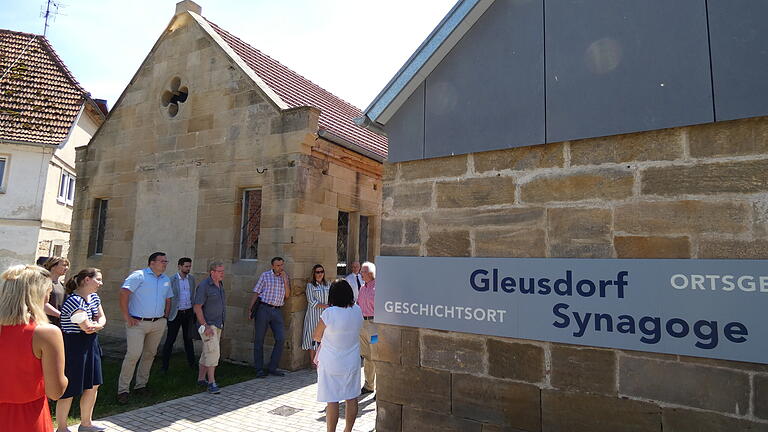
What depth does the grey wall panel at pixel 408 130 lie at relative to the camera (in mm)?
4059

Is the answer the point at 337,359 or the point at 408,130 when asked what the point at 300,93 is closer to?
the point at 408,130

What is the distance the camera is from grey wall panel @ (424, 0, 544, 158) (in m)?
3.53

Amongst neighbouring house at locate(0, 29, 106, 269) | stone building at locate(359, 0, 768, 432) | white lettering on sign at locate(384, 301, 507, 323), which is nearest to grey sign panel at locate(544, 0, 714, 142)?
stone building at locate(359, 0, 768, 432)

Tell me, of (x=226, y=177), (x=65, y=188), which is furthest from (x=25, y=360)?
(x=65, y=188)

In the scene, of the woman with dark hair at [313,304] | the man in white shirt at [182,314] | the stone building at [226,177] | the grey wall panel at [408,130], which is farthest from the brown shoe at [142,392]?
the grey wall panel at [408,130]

CHALLENGE
Express the listing above as a two-column CSV with the header row item_text,answer_text, giving one row for each answer in the listing paired with the text it answers. Put each value in a single double-quoted field with any line breaks replaced by spaces, and leave out the pictures.

ANSWER
item_text,answer_text
"What depth does the grey wall panel at pixel 408 130 lie at relative to the camera (in mm)?","4059"
"Is the answer the point at 337,359 or the point at 408,130 when asked what the point at 300,93 is closer to?","the point at 408,130"
"What is the distance the camera is from grey wall panel @ (424, 0, 544, 158) (in m)?","3.53"
"Amongst neighbouring house at locate(0, 29, 106, 269) | stone building at locate(359, 0, 768, 432) | white lettering on sign at locate(384, 301, 507, 323), which is nearest to grey sign panel at locate(544, 0, 714, 142)?","stone building at locate(359, 0, 768, 432)"
"Tell me, of (x=226, y=177), (x=65, y=188), which is furthest from (x=25, y=360)?","(x=65, y=188)"
"In the scene, of the woman with dark hair at [313,304] | the man in white shirt at [182,314] | the stone building at [226,177] | the grey wall panel at [408,130], which is farthest from the brown shoe at [142,392]?","the grey wall panel at [408,130]"